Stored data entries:
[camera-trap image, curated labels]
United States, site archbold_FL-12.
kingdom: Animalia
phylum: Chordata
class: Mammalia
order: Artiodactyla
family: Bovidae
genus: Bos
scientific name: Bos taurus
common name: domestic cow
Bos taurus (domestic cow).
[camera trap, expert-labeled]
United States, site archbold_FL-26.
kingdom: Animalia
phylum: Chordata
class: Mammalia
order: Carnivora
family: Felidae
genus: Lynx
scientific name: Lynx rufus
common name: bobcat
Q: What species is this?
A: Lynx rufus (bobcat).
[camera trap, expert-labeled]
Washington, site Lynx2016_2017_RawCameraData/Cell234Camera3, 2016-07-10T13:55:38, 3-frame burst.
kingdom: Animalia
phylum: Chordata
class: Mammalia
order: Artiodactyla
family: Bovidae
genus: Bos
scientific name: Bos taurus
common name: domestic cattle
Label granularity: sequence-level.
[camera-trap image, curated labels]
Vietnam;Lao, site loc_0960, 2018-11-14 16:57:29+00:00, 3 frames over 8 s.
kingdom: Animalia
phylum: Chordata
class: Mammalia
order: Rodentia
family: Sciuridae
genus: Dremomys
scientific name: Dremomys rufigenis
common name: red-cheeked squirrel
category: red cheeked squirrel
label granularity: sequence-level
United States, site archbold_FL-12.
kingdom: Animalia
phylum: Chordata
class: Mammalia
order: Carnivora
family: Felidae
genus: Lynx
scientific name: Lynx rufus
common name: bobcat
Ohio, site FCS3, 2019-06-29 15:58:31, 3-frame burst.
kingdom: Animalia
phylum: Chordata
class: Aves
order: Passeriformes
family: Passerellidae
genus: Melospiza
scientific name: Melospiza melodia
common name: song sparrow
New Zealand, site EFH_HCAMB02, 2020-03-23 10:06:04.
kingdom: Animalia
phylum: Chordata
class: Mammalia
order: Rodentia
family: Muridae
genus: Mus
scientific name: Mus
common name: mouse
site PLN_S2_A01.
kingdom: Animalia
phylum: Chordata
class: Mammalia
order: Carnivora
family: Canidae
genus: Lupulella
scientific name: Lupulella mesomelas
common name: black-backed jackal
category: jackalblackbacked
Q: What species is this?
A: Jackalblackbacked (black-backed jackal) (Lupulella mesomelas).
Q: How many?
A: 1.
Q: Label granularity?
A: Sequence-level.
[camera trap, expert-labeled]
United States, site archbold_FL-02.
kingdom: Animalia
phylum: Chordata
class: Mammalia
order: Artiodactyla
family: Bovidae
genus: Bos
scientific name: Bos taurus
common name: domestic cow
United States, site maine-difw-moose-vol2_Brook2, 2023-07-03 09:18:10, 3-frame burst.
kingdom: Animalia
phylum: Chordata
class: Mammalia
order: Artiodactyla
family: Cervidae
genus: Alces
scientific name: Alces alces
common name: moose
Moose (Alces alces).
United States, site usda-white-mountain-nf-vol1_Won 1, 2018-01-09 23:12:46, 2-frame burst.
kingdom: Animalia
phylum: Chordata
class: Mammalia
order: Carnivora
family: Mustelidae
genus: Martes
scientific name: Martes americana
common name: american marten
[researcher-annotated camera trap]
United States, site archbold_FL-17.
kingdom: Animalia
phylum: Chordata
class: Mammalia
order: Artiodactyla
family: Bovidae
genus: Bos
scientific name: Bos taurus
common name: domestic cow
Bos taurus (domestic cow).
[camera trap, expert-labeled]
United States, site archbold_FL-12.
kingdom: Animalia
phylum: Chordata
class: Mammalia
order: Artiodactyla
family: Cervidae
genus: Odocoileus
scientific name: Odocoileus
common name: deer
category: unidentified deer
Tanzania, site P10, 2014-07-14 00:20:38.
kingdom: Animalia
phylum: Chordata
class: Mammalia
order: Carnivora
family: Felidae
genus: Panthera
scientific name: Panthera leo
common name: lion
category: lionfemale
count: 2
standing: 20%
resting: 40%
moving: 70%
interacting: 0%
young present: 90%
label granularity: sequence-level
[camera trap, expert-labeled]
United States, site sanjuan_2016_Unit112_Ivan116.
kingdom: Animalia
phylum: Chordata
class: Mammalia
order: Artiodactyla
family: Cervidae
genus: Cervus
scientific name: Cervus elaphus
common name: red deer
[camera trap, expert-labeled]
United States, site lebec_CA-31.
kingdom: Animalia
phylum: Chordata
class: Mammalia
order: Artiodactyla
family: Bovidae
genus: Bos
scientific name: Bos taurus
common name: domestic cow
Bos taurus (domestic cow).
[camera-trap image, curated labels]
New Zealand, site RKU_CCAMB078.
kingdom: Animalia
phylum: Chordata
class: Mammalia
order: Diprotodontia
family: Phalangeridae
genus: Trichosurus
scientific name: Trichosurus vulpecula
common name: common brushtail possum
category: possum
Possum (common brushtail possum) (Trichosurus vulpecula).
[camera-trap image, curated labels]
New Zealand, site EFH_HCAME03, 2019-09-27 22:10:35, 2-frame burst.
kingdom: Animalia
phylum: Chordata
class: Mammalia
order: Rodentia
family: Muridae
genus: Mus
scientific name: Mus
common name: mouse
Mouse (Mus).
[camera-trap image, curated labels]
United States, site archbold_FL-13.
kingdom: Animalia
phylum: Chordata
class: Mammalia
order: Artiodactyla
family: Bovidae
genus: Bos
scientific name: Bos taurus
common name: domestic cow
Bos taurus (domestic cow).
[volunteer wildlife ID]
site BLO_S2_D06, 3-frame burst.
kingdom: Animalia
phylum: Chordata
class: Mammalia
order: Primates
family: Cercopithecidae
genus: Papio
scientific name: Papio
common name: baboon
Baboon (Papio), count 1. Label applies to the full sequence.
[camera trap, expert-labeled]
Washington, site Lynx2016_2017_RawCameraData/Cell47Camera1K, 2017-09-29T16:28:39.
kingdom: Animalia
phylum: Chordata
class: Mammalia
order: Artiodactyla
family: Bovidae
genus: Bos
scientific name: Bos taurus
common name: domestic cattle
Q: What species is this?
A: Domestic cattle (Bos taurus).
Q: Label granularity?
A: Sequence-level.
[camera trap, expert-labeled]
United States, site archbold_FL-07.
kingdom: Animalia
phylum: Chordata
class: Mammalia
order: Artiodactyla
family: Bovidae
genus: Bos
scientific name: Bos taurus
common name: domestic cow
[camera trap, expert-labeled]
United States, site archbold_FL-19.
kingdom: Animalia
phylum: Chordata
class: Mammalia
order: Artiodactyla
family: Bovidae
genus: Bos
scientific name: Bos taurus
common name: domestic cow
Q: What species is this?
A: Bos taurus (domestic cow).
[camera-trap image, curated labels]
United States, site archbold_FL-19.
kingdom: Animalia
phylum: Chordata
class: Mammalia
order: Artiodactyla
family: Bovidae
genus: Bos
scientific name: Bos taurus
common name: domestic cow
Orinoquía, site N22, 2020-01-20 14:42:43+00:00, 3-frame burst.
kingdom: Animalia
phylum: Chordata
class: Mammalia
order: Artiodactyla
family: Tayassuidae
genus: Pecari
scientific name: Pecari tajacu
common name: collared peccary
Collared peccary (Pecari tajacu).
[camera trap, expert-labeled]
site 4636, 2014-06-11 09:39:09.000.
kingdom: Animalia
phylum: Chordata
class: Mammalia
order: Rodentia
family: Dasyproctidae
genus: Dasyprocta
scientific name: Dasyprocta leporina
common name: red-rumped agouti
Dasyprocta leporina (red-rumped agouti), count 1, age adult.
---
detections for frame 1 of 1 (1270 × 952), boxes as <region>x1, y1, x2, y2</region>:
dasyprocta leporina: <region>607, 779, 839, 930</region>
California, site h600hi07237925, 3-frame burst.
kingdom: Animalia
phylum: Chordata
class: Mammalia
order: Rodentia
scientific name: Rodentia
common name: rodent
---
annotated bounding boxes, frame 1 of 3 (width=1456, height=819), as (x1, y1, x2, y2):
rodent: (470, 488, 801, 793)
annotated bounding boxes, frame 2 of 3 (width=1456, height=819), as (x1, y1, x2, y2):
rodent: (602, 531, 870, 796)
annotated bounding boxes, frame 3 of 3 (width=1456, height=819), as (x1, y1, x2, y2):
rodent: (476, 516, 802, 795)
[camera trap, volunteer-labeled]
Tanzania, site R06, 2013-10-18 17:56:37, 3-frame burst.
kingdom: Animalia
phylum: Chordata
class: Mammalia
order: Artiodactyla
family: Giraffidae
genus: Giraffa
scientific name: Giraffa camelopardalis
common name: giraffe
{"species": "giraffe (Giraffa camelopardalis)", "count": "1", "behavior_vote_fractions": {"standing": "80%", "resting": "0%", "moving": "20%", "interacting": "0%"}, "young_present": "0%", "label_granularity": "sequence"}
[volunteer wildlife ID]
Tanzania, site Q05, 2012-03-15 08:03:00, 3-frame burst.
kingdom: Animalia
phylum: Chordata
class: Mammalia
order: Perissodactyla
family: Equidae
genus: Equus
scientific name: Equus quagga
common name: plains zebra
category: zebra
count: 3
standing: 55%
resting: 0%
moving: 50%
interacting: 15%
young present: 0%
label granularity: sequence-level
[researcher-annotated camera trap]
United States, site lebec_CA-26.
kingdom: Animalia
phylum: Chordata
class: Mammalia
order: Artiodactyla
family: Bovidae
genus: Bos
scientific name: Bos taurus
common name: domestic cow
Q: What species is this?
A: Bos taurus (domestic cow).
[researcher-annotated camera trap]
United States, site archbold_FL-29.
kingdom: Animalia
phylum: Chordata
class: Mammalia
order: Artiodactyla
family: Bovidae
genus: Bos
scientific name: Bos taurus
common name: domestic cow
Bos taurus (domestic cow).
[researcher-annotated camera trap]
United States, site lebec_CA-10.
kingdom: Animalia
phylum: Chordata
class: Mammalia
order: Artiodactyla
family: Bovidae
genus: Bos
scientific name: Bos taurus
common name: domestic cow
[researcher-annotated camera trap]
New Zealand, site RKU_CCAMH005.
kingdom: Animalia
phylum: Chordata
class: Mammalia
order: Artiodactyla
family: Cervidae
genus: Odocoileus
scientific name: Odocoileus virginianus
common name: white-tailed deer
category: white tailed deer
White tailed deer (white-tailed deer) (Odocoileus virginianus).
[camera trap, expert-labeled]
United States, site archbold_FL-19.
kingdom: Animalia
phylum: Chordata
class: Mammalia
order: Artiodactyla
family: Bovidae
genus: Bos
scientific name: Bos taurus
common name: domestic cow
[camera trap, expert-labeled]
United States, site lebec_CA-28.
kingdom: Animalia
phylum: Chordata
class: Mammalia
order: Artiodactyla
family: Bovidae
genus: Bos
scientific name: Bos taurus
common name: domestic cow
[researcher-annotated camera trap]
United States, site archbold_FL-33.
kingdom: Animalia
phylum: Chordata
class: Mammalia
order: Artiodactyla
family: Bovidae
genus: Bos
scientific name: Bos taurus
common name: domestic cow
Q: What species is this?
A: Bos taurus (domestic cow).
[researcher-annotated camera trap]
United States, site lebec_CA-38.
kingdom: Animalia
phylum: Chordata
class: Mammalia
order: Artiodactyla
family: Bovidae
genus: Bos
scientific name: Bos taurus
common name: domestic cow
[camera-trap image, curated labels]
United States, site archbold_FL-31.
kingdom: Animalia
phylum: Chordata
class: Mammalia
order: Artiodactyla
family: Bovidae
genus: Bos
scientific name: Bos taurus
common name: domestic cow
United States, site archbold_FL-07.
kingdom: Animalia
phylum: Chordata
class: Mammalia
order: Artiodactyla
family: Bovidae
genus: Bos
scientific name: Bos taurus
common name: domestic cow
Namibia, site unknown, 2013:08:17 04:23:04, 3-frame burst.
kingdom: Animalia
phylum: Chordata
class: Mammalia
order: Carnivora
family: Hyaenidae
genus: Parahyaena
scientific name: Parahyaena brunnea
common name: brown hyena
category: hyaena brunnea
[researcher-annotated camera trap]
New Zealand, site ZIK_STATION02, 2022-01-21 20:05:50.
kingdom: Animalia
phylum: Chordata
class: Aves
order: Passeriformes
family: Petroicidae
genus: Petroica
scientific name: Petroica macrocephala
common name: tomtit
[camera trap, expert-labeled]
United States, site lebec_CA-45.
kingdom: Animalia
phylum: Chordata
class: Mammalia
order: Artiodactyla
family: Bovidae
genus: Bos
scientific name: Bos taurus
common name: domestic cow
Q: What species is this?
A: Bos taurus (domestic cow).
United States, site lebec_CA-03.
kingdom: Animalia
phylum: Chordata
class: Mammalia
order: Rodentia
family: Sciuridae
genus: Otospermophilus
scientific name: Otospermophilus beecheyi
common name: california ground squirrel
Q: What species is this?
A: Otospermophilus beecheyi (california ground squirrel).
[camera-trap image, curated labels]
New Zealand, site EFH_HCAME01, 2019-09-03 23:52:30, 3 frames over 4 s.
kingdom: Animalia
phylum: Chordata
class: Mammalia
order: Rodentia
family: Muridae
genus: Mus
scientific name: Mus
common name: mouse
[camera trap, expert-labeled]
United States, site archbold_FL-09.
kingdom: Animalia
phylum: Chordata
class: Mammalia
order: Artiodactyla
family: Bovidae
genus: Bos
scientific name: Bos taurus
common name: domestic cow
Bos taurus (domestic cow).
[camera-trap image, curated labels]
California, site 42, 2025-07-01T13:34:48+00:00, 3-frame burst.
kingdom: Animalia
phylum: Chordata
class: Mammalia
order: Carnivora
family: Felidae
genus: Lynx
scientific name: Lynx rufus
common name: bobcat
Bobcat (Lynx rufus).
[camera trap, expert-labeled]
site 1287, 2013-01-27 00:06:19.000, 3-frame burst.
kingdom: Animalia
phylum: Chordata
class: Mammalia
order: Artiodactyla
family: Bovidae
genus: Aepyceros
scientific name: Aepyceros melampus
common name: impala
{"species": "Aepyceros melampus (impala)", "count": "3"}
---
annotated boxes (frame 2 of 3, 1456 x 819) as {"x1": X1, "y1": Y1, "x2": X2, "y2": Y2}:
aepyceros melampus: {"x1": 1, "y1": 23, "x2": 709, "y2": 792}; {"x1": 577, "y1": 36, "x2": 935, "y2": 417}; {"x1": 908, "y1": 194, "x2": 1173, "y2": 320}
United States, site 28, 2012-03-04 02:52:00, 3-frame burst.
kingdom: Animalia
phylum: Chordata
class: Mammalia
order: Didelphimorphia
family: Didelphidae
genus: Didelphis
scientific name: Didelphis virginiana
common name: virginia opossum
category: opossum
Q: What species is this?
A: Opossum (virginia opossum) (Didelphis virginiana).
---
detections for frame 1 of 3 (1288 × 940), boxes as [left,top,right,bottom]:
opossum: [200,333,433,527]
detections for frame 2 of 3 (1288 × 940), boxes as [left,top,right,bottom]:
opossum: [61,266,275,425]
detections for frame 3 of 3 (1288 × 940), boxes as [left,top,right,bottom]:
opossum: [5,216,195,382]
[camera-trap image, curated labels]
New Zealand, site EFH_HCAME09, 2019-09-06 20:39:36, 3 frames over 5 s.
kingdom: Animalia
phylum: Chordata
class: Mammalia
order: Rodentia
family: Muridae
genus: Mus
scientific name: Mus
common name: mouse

## GOAL OF THE EXERCISE
The lines from the start of the entries above through the line containing "genus: Melospiza" are the ones to return, please; copy them exactly and include both ends.

## RESPONSE AREA
[camera-trap image, curated labels]
United States, site archbold_FL-12.
kingdom: Animalia
phylum: Chordata
class: Mammalia
order: Artiodactyla
family: Bovidae
genus: Bos
scientific name: Bos taurus
common name: domestic cow
Bos taurus (domestic cow).
[camera trap, expert-labeled]
United States, site archbold_FL-26.
kingdom: Animalia
phylum: Chordata
class: Mammalia
order: Carnivora
family: Felidae
genus: Lynx
scientific name: Lynx rufus
common name: bobcat
Q: What species is this?
A: Lynx rufus (bobcat).
[camera trap, expert-labeled]
Washington, site Lynx2016_2017_RawCameraData/Cell234Camera3, 2016-07-10T13:55:38, 3-frame burst.
kingdom: Animalia
phylum: Chordata
class: Mammalia
order: Artiodactyla
family: Bovidae
genus: Bos
scientific name: Bos taurus
common name: domestic cattle
Label granularity: sequence-level.
[camera-trap image, curated labels]
Vietnam;Lao, site loc_0960, 2018-11-14 16:57:29+00:00, 3 frames over 8 s.
kingdom: Animalia
phylum: Chordata
class: Mammalia
order: Rodentia
family: Sciuridae
genus: Dremomys
scientific name: Dremomys rufigenis
common name: red-cheeked squirrel
category: red cheeked squirrel
label granularity: sequence-level
United States, site archbold_FL-12.
kingdom: Animalia
phylum: Chordata
class: Mammalia
order: Carnivora
family: Felidae
genus: Lynx
scientific name: Lynx rufus
common name: bobcat
Ohio, site FCS3, 2019-06-29 15:58:31, 3-frame burst.
kingdom: Animalia
phylum: Chordata
class: Aves
order: Passeriformes
family: Passerellidae
genus: Melospiza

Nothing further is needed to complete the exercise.